Transcribe the entries that follow exactly as they appear, minus pictures.
<<<<
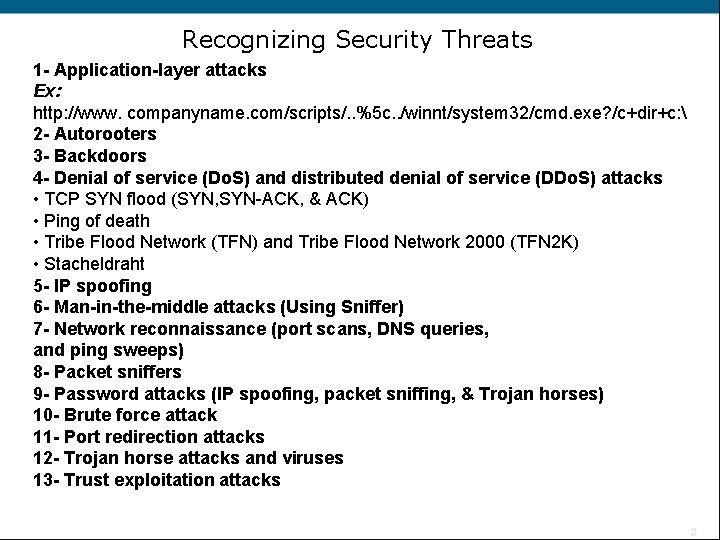 Recognizing Security Threats

1- Application-layer attacks
Ex:
http://www. companyname.com/scripts/..%5c../winnt/system32/cmd.exe?/c+dir+c:\
2- Autorooters
3- Backdoors
4- Denial of service (DoS) and distributed denial of service (DDoS) attacks
• TCP SYN flood (SYN,SYN-ACK, & ACK)
• Ping of death
• Tribe Flood Network (TFN) and Tribe Flood Network 2000 (TFN2K)
• Stacheldraht
5- IP spoofing
6- Man-in-the-middle attacks (Using Sniffer)
7- Network reconnaissance (port scans, DNS queries, and ping sweeps)
8- Packet sniffers
9- Password attacks (IP spoofing, packet sniffing, & Trojan horses)
10- Brute force attack
11- Port redirection attacks
12- Trojan horse attacks and viruses
13- Trust exploitation attacks

2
>>>>
● **ANSWER TO THIS PROBLEM**
 Recognizing Security Threats

1- Application-layer attacks
Ex:
http://www. companyname.com/scripts/..%5c../winnt/system32/cmd.exe?/c+dir+c:\
2- Autorooters
3- Backdoors
4- Denial of service (DoS) and distributed denial of service (DDoS) attacks
• TCP SYN flood (SYN,SYN-ACK, & ACK)
• Ping of death
• Tribe Flood Network (TFN) and Tribe Flood Network 2000 (TFN2K)
• Stacheldraht
5- IP spoofing
6- Man-in-the-middle attacks (Using Sniffer)
7- Network reconnaissance (port scans, DNS queries, and ping sweeps)
8- Packet sniffers
9- Password attacks (IP spoofing, packet sniffing, & Trojan horses)
10- Brute force attack
11- Port redirection attacks
12- Trojan horse attacks and viruses
13- Trust exploitation attacks

2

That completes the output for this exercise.